Doe Castle Donegal + Rory O’Donnell

Adhere | The Fight of the Earl | To Crown It All

The 19th century German traveller Johann Kohl maintained, “Irish ruins generally wear a very picturesque look.” That may bear some truth but if left entirely to nature’s devices, ruins disappear. Professor Finola O’Kane Crimmins, lecturer at University College Dublin, is a specialist in Ireland and the Picturesque. “There is an insouciance in English paintings of ruins,” she believes. “They are often used as framing devices. But ruins in Ireland have always been political in light of the country’s history.”

Doe Castle, sitting on a promontory jutting into Sheephaven Bay, County Donegal, is as picturesque as they come. It looks for all the world like a Scottish Highlands shortbread tin lid. Even more so recently, thanks to the addition of a striking high pitched roof bravely accentuating its silhouette. The roof is one of several daring interventions carried out by the Office of Public Works. Limewashing the keep and constructing new plinth walls are two others.

Doe” is derived from the Gaelic word “Tuath” meaning territory. The castle was for a time the stronghold of the MacSweeney Clan who had three territories stretching from Rosgoill in the east to Gweedore in the west. It is first mentioned in the Annals of the Kingdom of Ireland in 1544 although the four storey keep is probably older. Naturally it has a history as bloody as a Donegal foreland. “The iterative cycle of land,” observes Professor O’Kane Crimmins. Historian Brian de Breffny wrote in 1977, “For many years the ownership of the castle was fought over and disputed incessantly.” Rory O’Donnell, Earl of Tyrconnell, was granted custody of the castle by Royal Warranty for a fleeting three years at the turn of the 17th century.

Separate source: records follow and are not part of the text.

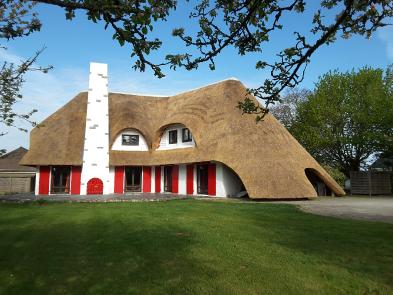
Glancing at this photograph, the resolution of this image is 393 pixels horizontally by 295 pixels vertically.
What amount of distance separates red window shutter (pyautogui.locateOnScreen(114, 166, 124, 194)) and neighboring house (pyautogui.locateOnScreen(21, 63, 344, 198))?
82mm

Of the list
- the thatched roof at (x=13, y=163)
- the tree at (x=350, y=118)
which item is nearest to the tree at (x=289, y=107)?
the tree at (x=350, y=118)

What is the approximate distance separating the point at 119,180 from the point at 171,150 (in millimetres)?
5074

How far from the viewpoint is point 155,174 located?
3114 cm

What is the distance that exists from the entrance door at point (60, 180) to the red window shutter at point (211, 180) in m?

There’s more. Adopting a portmanteau, Brian de Breffny also wrote, “The Government then compelled the Earl to allow Sir Basil Brooke to occupy Doe and its lands. The Earl of Tyrconnell sailed for the Continent from Lough Swilly in 1607, never to return, and Castledoe was once again in Crown hands.”  Beyond the battlemented and buttressed and buffeted bawn, in sight of the haunted keep, sloping down to the water’s edge, is a well kept graveyard. The tombstone set in a wall of the wife of Captain John Sandford who bought Doe Castle in 1614 reads: “Heere Lyeth the bodie of Anne Sanforde Late Wife Vnto Captain John Sanforde Who Desesed The 13 of Jvly Anno Domeni 1621 For Whose Sake This Chapell was Ercted” [lots of sic].